Prescription biennale : définition

La prescription biennale est le délai de 2 ans au-delà duquel toute action en justice liée à un contrat d'assurance devient impossible — pour l'assuré comme pour l'assureur (article L114-1 du Code des assurances). Le délai court à partir de l'événement qui fonde l'action (le refus de prise en charge, par exemple). Il peut être interrompu par une lettre recommandée, une expertise ou la saisine du médiateur.

C’est l’arme silencieuse des assureurs : laisser le temps passer. Chaque mois de « réexamen de votre dossier », chaque relance restée sans réponse rapproche votre droit d’agir de sa date d’expiration. Deux ans, c’est long — sauf quand on ne sait pas que le compteur tourne.

La règle et sa logique

L’article L114-1 du Code des assurances enferme toutes les actions nées du contrat d’assurance dans un délai de 2 ans — au lieu des 5 ans du droit commun. La logique : les preuves en matière d’assurance (état d’un véhicule, circonstances d’une panne) se dégradent vite ; le législateur a voulu des litiges tranchés rapidement.

Cette prescription joue dans les deux sens :

  • Vous → l’assureur : contester un refus, réclamer une indemnisation, contester un calcul.
  • L’assureur → vous : réclamer des cotisations impayées, agir en fausse déclaration.

Le point de départ : la subtilité qui piège

Le délai ne court pas depuis la panne, mais depuis l’événement qui fonde votre action :

Votre actionPoint de départ des 2 ans
Contester un refus de prise en chargeLa date du courrier de refus
Réclamer une indemnisation promise jamais verséeLa date à laquelle elle était due
Agir pour un sinistre jamais traitéLa date où vous avez eu connaissance du sinistre
Contester une résiliation abusive par l’assureurLa date de la résiliation

Le piège classique : le « dialogue » qui s’éternise. Réclamations, réexamens, promesses de rappel… Aucun de ces échanges n’interrompt la prescription. Seuls des actes précis le font.

Les 4 actes qui interrompent le délai

Quand la prescription est interrompue, un nouveau délai de 2 ans repart de zéro. Les actes interruptifs :

  1. La lettre recommandée avec AR adressée à l’assureur concernant le règlement de l’indemnité (article L114-2). Un simple email ou un appel ne suffit pas. C’est l’acte interruptif le plus simple : une mise en demeure en LRAR coûte 5 € et achète 2 ans.
  2. La désignation d’un expert à la suite du sinistre (y compris votre contre-expert).
  3. La saisine du médiateur : elle suspend la prescription pendant la médiation.
  4. La citation en justice, même en référé.

La stratégie pratique

Dès qu’un désaccord sérieux apparaît avec l’assureur, prenez deux habitudes : notez la date du refus (le point de départ) dans votre agenda avec une alerte à 18 mois ; et envoyez chaque réclamation importante en LRAR plutôt qu’en email — au prix du recommandé, chaque courrier devient un acte interruptif qui remet le compteur à zéro. Le temps cesse alors de jouer contre vous.

Questions fréquentes

Quand commence le délai de prescription de 2 ans ?
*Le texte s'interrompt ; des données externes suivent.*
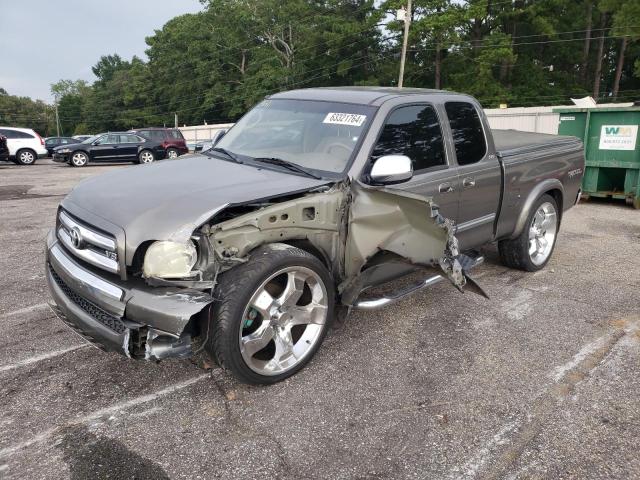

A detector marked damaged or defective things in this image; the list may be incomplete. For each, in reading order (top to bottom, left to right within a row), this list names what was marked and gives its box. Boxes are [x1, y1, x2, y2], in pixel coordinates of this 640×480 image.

shattered headlight [142, 242, 198, 280]
crumpled hood [63, 155, 330, 264]
damaged toyota tundra [45, 88, 584, 384]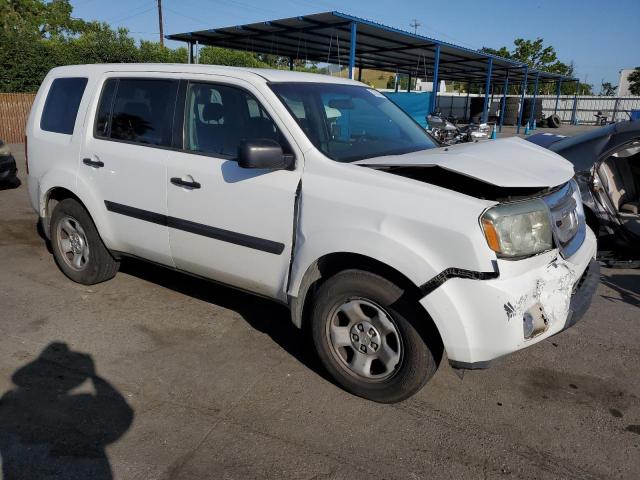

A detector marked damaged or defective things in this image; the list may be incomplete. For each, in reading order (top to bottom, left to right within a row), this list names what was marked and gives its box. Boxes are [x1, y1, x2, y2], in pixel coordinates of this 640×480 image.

dented hood [356, 138, 576, 188]
damaged front bumper [420, 229, 600, 368]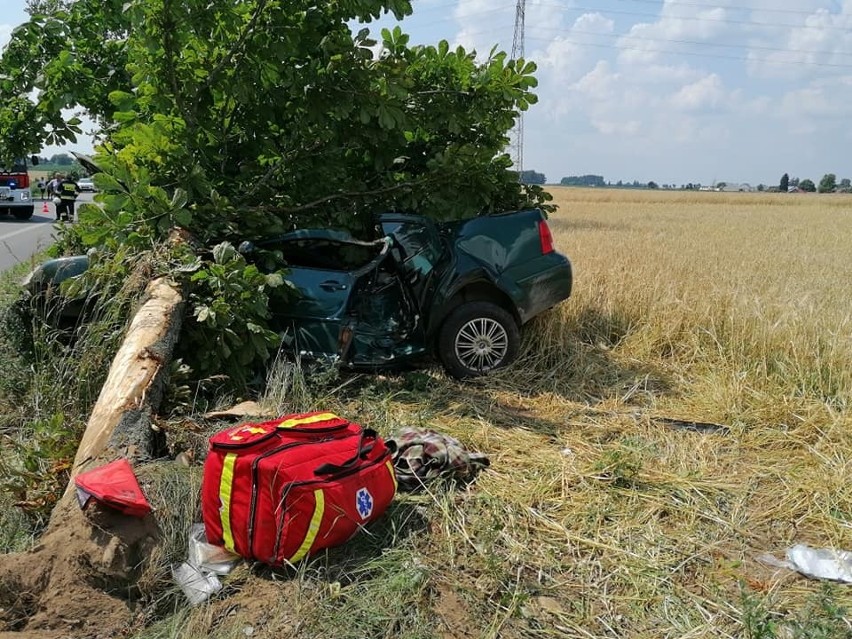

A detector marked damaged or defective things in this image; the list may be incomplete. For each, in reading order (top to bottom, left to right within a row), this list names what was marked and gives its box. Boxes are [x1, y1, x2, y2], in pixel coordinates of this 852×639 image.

wrecked green car [21, 210, 572, 380]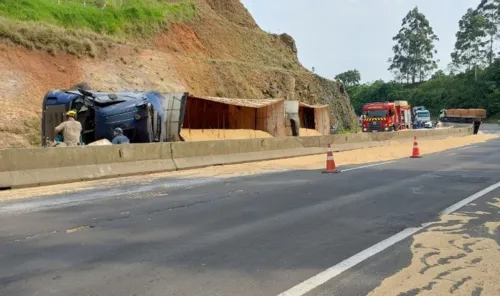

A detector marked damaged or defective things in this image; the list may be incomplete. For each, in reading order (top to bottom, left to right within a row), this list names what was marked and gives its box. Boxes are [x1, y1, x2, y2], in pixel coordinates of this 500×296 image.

À compter de l'événement qui donne naissance à l'action : pour contester un refus de prise en charge, c'est la date du refus ; pour réclamer une indemnisation jamais versée, c'est la date à laquelle elle aurait dû l'être.

Comment interrompre la prescription biennale ?

Par une lettre recommandée avec AR adressée à l'assureur concernant le règlement du sinistre, par la désignation d'un expert, par la saisine du médiateur, ou par une citation en justice. Chaque interruption fait repartir un nouveau délai de 2 ans.

Que se passe-t-il si les 2 ans sont dépassés ?

L'action est prescrite : même avec un dossier solide, le tribunal la déclarera irrecevable. C'est définitif — d'où l'importance de surveiller ce délai dès le premier désaccord avec l'assureur.